**PROBLEM DETAILS:** Convert the entries below into a numbered list with one line per number, skipping blank lines and leaving out the pictures.

== GIVEN RECORDS

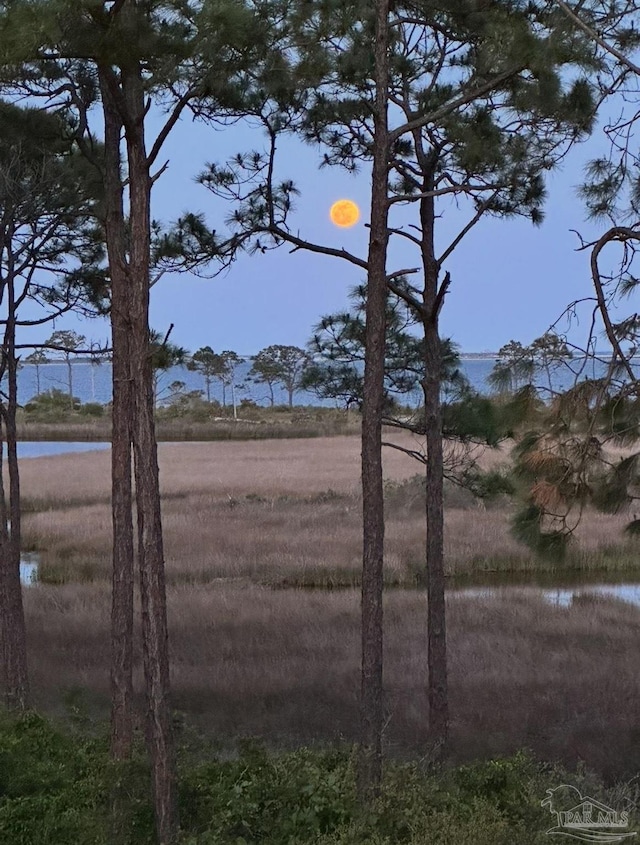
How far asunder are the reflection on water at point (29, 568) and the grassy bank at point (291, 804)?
12.9 meters

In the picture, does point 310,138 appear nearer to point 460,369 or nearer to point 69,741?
point 460,369

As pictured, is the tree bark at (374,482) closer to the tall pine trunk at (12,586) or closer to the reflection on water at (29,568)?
the tall pine trunk at (12,586)

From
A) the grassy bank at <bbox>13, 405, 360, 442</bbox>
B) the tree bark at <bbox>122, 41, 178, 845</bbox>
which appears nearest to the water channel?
the tree bark at <bbox>122, 41, 178, 845</bbox>

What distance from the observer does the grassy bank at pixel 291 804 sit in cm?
530

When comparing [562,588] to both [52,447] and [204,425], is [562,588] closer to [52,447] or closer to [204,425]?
[52,447]

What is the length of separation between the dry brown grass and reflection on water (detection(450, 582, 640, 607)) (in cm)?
76

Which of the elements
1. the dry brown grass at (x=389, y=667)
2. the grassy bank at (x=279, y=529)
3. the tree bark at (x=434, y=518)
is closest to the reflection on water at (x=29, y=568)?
the grassy bank at (x=279, y=529)

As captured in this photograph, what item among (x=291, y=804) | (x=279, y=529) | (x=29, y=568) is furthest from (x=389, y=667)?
(x=29, y=568)

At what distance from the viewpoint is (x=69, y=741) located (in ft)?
25.0

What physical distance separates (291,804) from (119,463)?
3842 mm

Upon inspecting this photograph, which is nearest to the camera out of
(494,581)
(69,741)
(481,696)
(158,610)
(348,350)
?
(158,610)

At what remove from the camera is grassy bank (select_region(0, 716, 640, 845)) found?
17.4 feet

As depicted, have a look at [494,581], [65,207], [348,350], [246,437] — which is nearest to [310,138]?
[348,350]

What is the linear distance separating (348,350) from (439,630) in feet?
10.7
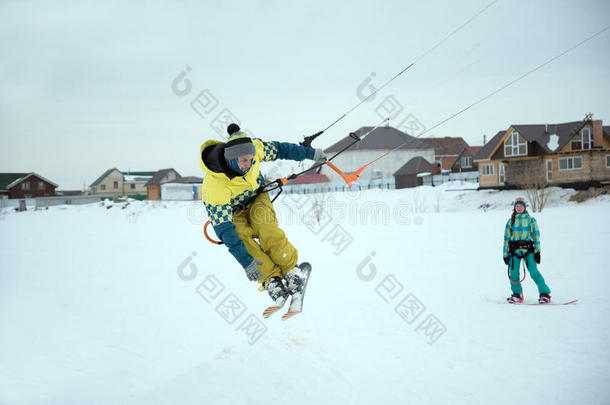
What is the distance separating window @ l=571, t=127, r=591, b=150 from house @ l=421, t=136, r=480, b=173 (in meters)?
18.7

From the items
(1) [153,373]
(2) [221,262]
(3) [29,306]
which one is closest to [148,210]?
(2) [221,262]

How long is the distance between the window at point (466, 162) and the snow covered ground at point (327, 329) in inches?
1041

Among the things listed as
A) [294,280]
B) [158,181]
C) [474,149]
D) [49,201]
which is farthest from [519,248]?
[474,149]

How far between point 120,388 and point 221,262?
9594 mm

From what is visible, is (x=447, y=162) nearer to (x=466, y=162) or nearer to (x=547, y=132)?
(x=466, y=162)

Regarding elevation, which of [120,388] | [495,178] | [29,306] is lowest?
[120,388]

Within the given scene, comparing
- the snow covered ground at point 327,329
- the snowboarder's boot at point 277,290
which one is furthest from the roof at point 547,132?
the snowboarder's boot at point 277,290

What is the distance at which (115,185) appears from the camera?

====

**SOLUTION TO THIS TASK:**
1. How far asunder are the reflection on water at point (29, 568) and the grassy bank at point (291, 804)?
2. 12.9 meters
3. In the picture, does point 310,138 appear nearer to point 460,369 or nearer to point 69,741?
4. point 460,369
5. As pictured, is the tree bark at (374,482) closer to the tall pine trunk at (12,586) or closer to the reflection on water at (29,568)?
6. the tall pine trunk at (12,586)
7. From
8. A) the grassy bank at <bbox>13, 405, 360, 442</bbox>
9. B) the tree bark at <bbox>122, 41, 178, 845</bbox>
10. which appears nearest to the water channel?
11. the tree bark at <bbox>122, 41, 178, 845</bbox>
12. What distance from the observer does the grassy bank at pixel 291 804 sit in cm?
13. 530
14. When comparing [562,588] to both [52,447] and [204,425], is [562,588] closer to [52,447] or closer to [204,425]?
15. [52,447]
16. What is the length of separation between the dry brown grass and reflection on water (detection(450, 582, 640, 607)) (in cm)?
17. 76
18. Which of the elements
19. 1. the dry brown grass at (x=389, y=667)
20. 2. the grassy bank at (x=279, y=529)
21. 3. the tree bark at (x=434, y=518)
22. is closest to the reflection on water at (x=29, y=568)?
23. the grassy bank at (x=279, y=529)
24. As captured in this photograph, what item among (x=291, y=804) | (x=279, y=529) | (x=29, y=568) is furthest from (x=389, y=667)?
25. (x=29, y=568)
26. At what distance from the viewpoint is (x=69, y=741) located (in ft)?
27. 25.0
28. What physical distance separates (291,804) from (119,463)?
29. 3842 mm
30. Upon inspecting this photograph, which is nearest to the camera out of
31. (494,581)
32. (69,741)
33. (481,696)
34. (158,610)
35. (348,350)
36. ?
37. (158,610)
38. At what remove from the camera is grassy bank (select_region(0, 716, 640, 845)) found?
39. 17.4 feet
40. As depicted, have a look at [494,581], [65,207], [348,350], [246,437] — which is nearest to [310,138]?
41. [348,350]
42. What is the linear distance separating (348,350) from (439,630) in feet?
43. 10.7
44. What is the distance separating window @ l=571, t=127, r=591, b=150 from house @ l=421, t=136, r=480, b=173 (in meters)?
45. 18.7
46. From the items
47. (1) [153,373]
48. (2) [221,262]
49. (3) [29,306]
50. which one is closest to [148,210]?
51. (2) [221,262]
52. How long is the distance between the window at point (466, 162) and the snow covered ground at point (327, 329) in inches?
53. 1041
54. Among the things listed as
55. A) [294,280]
56. B) [158,181]
57. C) [474,149]
58. D) [49,201]
59. which is farthest from [519,248]?
60. [474,149]
61. How far between point 120,388 and point 221,262?
62. 9594 mm
63. From what is visible, is (x=447, y=162) nearer to (x=466, y=162) or nearer to (x=547, y=132)?
64. (x=466, y=162)
65. Regarding elevation, which of [120,388] | [495,178] | [29,306] is lowest?
66. [120,388]
67. Within the given scene, comparing
68. - the snow covered ground at point 327,329
69. - the snowboarder's boot at point 277,290
70. which one is furthest from the roof at point 547,132?
71. the snowboarder's boot at point 277,290
72. What is the distance at which (115,185) appears from the camera?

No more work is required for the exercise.